# Walnut logs.



## 4jo3 (Apr 3, 2020)

There are about 7 English walnut logs that I’m interested in but I’m not sure what the going rate for them in. Could you please help. Very little sap on them. Theres about 1100bd ft according to the Doyle scale. 20-28” diameter. 6-10ft long. Any help would be appreciated. 

Thanks


----------



## Steve in VA (Apr 3, 2020)

Not worth much, especially in this market.

I'm about 4 hours away and should be there by 5:30 this evening to pick them up. I'll bring you a 12 pack as well.

In all seriousness, I wish I had your question to ask for myself.

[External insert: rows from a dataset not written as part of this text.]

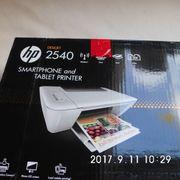 HP Drucker und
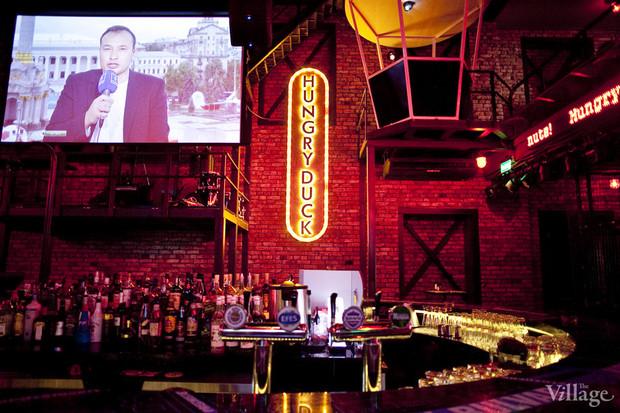 В Москве вновь открылся бар Hungry Duck. Изображение № 13.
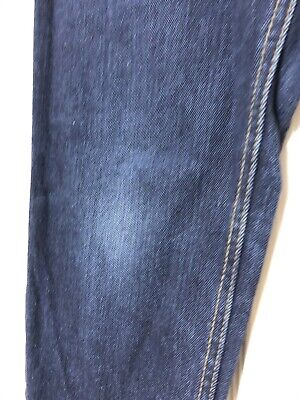 Ted Baker Blue Jeans Boys Size 11 Years Zip Closure (A796) 3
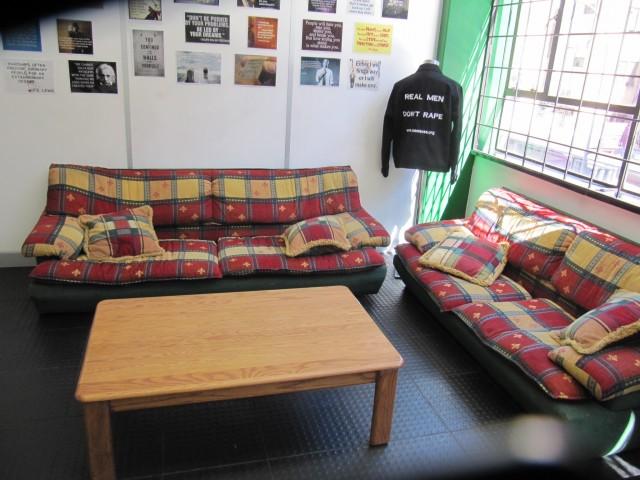 SAMSOSA Counseling Area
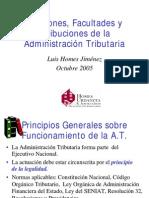 Facultades del Seniat y Fiscalización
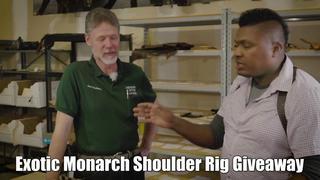 Exotic Monarch Shoulder Rig Giveaway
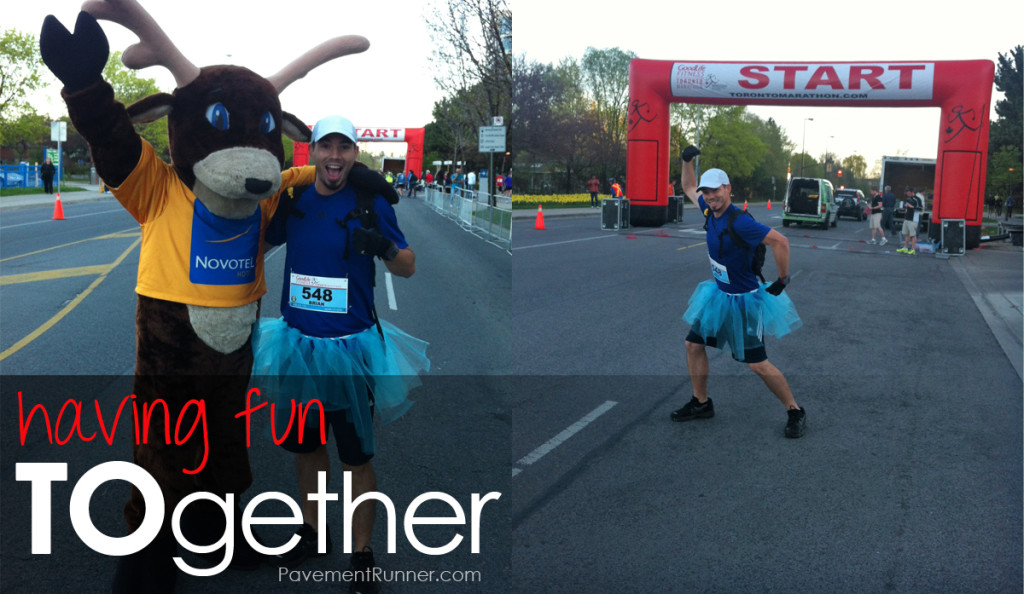 Some fun at the start line! Oh ya, I'm wearing a tutu. In part to keep it fun, in part for Boston, but mostly because Krysten asked nicely... several times.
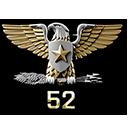 Colonel Service Star 52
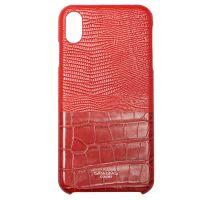 GRAMAS iPhoneXs Max Pu保护壳CSC-62428RED(红色)
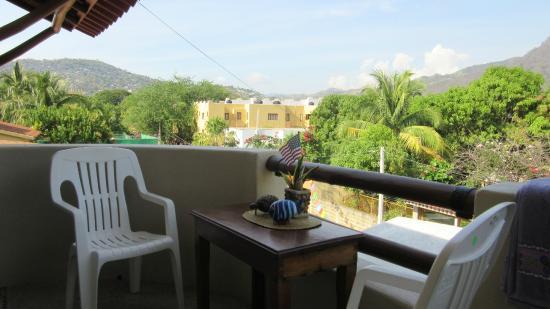 Canto del Mar Hotel & Villas: Villas Luna - Balcony
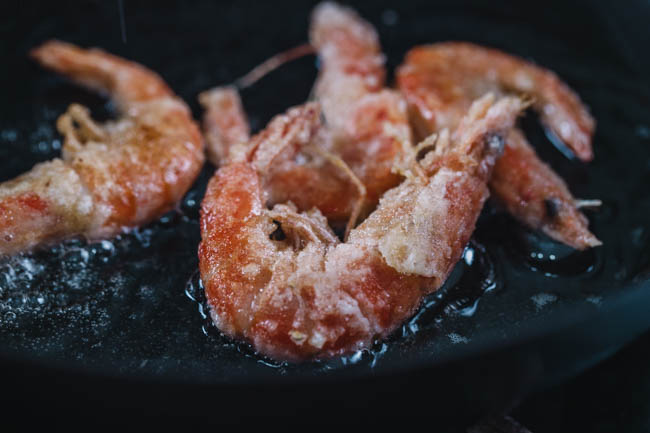 mala shrimp|chinasichuanfood.com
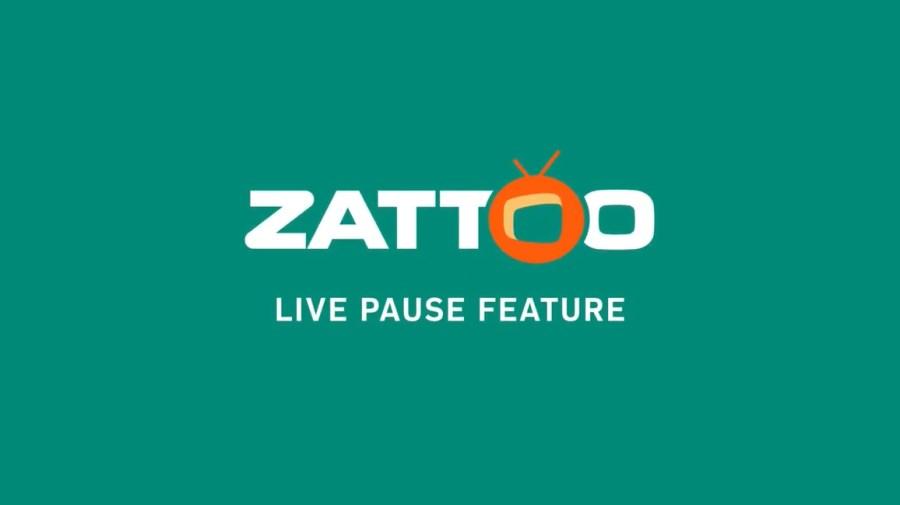 Zattoo introduces live pause i...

Good luck!!

Post pictures!


----------



## 4jo3 (Apr 3, 2020)

They aren’t my logs yet. Trying to do a cost analysis I have a price on slabbing and drying.

Reactions: Way Cool 4


----------



## rob3232 (Apr 3, 2020)

I can’t help you on pricing but just curious why you think that they are English Walnut and not Black Walnut? 

Those are some nice logs by the way.

Reactions: Agree 2


----------



## 4jo3 (Apr 3, 2020)

That’s what they are claiming. So gullibility. Right now. I want to so if there are any walnuts around. As they will have a thinner shell.

Reactions: Like 1


----------



## Mr. Peet (Apr 3, 2020)

4jo3 said:


> That’s what they are claiming. So gullibility. Right now. I want to so if there are any walnuts around. As they will have a thinner shell.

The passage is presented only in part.